Premier producteur mondial d’anacardes, avec plus de 1,4 million de tonnes de noix brutes produites en 2025, le pays subit les effets conjugués du recul du dollar et du ralentissement du marché mondial. En un an, la monnaie américaine est passée de 620 à 565 francs CFA, réduisant mécaniquement les recettes à l’exportation. À cela s’ajoute la baisse significative de la demande, notamment en provenance des États-Unis, dont les achats ont chuté d’environ 25 % l’an dernier.
Face à cette conjoncture, le gouvernement ivoirien a opté pour une approche prudente. Le ministre de l’Agriculture, Bruno Nabagné Koné, qualifie ce prix de « prudent mais protecteur », expliquant qu’il vise à « préserver l’écoulement de toute la production nationale tout en sécurisant les revenus des producteurs ». Il n’exclut toutefois pas une révision à la hausse du prix dans les prochaines semaines, comme cela a déjà été le cas lors de campagnes antérieures.
Un optimisme mesuré partagé par les acteurs du secteur. Pour Cynthia Namoutié, directrice générale de l’usine de transformation Cilagri Cajou, le prix annoncé constitue avant tout un filet de sécurité pour les producteurs.
« 400 francs CFA le kilo, c’est le prix minimum garanti. Ensuite, le jeu de l’offre et de la demande fera évoluer les prix, notamment avec l’entrée en lice des transformateurs et des exportateurs. La présence de ces deux acteurs est globalement à l’avantage des producteurs », souligne-t-elle au micro de notre correspondant à Abidjan, Abdoul Aziz Diallo.

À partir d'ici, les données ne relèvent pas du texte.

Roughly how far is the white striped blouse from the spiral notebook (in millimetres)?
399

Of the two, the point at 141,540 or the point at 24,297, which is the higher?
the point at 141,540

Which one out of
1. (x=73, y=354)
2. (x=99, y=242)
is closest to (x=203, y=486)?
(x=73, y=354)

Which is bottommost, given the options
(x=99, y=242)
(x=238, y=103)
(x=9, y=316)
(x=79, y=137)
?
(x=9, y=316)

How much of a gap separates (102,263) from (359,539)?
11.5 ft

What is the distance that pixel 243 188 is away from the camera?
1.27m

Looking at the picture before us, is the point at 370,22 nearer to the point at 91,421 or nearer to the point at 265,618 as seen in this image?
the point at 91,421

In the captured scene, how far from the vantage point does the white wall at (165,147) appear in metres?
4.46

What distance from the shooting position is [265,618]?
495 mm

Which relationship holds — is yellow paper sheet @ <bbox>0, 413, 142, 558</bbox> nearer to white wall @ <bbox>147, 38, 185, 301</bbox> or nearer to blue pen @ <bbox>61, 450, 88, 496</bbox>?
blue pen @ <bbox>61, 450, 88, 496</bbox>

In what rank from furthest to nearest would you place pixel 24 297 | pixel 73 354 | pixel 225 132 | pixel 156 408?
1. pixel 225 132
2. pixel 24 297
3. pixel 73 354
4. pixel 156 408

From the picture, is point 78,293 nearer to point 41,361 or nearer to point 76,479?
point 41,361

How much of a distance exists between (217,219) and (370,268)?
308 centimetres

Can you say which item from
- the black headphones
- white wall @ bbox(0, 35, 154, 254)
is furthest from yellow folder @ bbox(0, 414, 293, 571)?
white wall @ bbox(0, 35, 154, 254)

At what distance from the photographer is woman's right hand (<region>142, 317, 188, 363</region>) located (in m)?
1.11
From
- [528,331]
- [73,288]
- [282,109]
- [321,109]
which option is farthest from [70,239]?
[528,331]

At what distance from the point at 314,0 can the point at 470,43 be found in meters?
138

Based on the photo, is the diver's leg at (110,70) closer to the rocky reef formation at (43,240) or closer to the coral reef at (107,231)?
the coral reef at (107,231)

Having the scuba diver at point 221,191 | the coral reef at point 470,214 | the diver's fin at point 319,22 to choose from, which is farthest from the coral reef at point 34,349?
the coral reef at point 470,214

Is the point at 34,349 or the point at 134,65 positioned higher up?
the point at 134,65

Dans son dernier bulletin, le service d’information sur les marchés agricoles N’kalô met toutefois en garde contre une possible poursuite des tensions sur le marché mondial. La baisse durable de la demande américaine pourrait, selon l’organisme, constituer un facteur « perturbateur » dans les mois à venir.
Malgré ces incertitudes, autorités et professionnels affichent leur confiance dans la capacité du marché à se stabiliser, dans un secteur stratégique qui fait vivre plusieurs centaines de milliers de producteurs à travers le pays.